De nombreuses personnes vous diront que l'itinérance a toujours existé et que le problème n'est pas vraiment nouveau. Bien qu'il soit évident qu'il y a souvent eu des sans-abri au cours de l'histoire et dans les différentes sociétés, ce n'est pas la même chose que dire que l'itinérance a toujours existé. À l'heure actuelle, bon nombre de chercheurs reconnaissent que notre problème d'itinérance actuel a vraiment accéléré dans la dernière partie du vingtième siècle (Hulchanski, et al. 2009). Cela n'était pas lié au fait que de plus en plus de personnes avaient décidé de devenir des sans-abri. En fait, c'était un résultat direct de l'augmentation des niveaux de pauvreté résultant de la restructuration de notre économie et des changements majeurs apportés aux politiques gouvernementales (Snow, 2008; Falvo, 2009).

Cet état des choses a amené un nombre croissant de personnes à se retrouver à la rue ou dans les refuges d'urgence parce qu'ils n'avaient pas accès à un logement sûr et abordable.
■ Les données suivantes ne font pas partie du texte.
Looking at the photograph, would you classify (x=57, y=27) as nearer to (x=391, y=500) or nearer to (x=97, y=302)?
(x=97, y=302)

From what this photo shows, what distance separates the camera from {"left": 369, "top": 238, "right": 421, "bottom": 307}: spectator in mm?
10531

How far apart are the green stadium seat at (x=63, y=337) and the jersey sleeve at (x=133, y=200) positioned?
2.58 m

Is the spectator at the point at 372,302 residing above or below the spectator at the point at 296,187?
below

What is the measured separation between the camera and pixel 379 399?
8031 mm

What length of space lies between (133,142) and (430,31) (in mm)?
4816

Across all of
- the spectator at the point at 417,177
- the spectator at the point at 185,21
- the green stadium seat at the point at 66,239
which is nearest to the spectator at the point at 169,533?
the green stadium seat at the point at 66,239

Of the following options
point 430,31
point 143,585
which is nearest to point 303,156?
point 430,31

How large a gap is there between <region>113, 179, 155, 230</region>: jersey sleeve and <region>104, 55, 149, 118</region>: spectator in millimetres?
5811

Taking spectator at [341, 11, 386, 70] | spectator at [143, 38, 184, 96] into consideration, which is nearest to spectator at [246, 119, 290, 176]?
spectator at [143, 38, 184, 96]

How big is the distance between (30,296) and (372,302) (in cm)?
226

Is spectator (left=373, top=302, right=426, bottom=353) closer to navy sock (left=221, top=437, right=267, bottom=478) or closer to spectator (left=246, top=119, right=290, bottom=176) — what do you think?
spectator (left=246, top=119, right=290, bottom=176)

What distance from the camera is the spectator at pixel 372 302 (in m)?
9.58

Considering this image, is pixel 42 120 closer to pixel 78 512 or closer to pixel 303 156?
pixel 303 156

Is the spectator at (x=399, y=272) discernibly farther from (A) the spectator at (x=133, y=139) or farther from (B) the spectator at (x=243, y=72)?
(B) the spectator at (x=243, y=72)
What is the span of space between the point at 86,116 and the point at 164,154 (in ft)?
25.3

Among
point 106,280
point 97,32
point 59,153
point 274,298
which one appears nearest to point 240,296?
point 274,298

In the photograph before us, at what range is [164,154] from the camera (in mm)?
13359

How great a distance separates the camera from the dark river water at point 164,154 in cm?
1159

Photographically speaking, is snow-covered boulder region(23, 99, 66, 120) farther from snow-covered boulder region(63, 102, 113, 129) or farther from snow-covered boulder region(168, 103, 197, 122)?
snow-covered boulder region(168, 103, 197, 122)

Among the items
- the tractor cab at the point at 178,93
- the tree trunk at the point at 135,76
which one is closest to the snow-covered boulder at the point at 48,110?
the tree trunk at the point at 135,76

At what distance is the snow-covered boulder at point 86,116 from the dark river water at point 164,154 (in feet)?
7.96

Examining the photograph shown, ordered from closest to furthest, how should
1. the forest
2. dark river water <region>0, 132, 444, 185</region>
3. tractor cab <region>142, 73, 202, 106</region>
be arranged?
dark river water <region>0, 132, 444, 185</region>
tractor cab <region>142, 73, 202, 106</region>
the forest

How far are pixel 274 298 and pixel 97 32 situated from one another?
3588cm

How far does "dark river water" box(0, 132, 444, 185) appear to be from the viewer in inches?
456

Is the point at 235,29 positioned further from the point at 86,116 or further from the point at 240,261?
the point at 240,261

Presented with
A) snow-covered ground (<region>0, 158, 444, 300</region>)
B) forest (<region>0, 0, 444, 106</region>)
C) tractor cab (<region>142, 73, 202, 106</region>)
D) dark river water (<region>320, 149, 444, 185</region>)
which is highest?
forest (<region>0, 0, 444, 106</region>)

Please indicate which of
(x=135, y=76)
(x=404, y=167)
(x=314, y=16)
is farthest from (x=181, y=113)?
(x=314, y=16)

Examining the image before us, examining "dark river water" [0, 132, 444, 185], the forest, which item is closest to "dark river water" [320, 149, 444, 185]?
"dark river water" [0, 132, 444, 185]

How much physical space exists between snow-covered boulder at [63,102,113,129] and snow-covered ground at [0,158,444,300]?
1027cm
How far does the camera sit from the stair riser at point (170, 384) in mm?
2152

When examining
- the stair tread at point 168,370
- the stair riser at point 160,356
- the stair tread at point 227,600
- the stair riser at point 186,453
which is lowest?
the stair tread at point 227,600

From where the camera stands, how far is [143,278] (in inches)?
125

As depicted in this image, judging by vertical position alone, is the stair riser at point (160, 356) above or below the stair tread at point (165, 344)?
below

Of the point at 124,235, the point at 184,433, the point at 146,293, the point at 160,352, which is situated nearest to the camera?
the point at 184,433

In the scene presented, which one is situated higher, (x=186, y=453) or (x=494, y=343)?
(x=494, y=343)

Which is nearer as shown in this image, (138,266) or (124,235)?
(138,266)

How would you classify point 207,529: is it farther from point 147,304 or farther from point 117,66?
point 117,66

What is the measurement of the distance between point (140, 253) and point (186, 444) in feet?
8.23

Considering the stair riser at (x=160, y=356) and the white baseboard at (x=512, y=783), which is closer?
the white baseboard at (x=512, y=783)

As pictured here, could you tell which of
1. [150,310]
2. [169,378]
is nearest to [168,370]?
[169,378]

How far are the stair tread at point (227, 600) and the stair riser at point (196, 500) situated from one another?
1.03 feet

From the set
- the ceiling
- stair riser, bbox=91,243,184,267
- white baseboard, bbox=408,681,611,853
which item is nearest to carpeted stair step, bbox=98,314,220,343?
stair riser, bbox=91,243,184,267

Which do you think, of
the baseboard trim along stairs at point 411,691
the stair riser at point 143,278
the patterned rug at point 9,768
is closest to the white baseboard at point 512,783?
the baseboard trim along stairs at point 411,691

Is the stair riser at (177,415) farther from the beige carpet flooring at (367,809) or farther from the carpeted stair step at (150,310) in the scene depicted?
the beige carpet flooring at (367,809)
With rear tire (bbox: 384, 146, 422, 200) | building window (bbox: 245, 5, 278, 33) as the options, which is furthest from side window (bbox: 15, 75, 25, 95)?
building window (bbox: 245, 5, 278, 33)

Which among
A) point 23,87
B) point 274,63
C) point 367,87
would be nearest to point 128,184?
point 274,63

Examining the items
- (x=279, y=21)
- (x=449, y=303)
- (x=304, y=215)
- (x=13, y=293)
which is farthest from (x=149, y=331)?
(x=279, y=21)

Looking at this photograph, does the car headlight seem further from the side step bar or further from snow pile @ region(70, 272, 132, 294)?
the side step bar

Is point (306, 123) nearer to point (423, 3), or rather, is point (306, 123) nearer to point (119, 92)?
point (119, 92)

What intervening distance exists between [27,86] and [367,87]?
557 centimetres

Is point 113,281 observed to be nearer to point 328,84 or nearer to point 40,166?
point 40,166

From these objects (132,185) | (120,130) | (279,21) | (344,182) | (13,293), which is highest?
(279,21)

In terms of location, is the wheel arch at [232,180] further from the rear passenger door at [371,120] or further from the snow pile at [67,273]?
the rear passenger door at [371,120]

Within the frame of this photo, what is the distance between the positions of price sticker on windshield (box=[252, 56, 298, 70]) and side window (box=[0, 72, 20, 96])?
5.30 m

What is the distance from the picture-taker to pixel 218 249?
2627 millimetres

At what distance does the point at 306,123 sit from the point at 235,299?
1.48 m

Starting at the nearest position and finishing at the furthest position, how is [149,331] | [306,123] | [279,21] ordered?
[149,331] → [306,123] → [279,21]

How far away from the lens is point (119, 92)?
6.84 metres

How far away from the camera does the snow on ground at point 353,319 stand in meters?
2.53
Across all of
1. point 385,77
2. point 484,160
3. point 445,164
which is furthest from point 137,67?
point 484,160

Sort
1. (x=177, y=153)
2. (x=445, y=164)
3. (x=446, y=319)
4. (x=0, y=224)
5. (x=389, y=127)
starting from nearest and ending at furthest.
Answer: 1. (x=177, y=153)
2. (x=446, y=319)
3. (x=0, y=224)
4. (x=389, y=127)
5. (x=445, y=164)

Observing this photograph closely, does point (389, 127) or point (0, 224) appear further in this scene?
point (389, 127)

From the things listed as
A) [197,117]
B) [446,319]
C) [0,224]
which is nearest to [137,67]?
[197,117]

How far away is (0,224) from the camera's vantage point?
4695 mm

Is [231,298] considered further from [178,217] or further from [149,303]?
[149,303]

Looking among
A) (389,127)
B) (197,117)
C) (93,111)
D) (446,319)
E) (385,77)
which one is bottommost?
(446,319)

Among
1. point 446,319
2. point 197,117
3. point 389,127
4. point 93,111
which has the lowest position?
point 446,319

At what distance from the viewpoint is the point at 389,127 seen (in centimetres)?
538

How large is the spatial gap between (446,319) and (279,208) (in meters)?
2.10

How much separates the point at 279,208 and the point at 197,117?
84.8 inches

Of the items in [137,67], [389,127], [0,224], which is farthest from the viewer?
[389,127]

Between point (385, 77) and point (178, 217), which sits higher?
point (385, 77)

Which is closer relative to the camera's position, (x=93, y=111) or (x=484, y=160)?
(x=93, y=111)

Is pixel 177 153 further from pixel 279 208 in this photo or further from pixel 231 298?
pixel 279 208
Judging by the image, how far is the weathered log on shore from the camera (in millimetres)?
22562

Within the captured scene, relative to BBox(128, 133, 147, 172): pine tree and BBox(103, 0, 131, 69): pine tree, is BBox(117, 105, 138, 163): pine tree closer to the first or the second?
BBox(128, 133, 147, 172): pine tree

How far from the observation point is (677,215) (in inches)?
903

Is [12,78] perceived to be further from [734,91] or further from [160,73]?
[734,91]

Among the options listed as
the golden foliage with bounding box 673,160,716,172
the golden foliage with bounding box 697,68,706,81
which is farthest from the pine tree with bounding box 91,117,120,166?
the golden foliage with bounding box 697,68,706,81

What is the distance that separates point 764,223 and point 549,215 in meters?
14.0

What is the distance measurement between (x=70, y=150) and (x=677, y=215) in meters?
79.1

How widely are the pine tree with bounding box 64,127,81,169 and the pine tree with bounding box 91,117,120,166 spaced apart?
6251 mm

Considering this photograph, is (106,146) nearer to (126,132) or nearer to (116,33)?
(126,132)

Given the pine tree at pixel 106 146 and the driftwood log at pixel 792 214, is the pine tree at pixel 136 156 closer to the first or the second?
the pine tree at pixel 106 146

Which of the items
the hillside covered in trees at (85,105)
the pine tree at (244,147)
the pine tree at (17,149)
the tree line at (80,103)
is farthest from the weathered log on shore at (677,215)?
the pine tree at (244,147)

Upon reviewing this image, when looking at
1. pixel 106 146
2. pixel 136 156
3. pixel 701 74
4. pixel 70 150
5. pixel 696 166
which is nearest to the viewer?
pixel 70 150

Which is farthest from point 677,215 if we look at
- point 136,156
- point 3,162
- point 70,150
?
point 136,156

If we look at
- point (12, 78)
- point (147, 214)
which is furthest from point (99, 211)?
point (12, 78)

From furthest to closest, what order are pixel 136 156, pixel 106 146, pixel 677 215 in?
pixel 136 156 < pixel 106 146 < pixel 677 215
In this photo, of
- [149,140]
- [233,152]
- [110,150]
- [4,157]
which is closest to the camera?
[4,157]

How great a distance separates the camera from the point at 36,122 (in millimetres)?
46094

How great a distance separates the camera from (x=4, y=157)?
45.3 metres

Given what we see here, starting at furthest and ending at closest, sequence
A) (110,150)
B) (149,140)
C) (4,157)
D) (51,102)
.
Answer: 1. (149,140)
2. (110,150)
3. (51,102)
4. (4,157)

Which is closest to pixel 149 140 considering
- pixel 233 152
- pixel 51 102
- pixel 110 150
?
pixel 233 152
Par conséquent, l'itinérance ne peut être définie par le manque absolu d'un abri (bien que ce soit la manifestation la plus évidente de l'itinérance), mais plutôt par la convergence d'une variété de facteurs sociaux d'exclusion qui exacerbent la pauvreté, limitent les possibilités et dressent des obstacles à la pleine participation à la société. Des solutions politiques réelles à l'itinérance exigent que nous nous penchions non seulement sur la question de l'approvisionnement de logements abordables au Canada, mais également sur les questions de l'amélioration de la sécurité du revenu, de l'accès équitable aux soutiens des soins de santé (y compris la santé mentale et l'accoutumance) et de la justice, par exemple.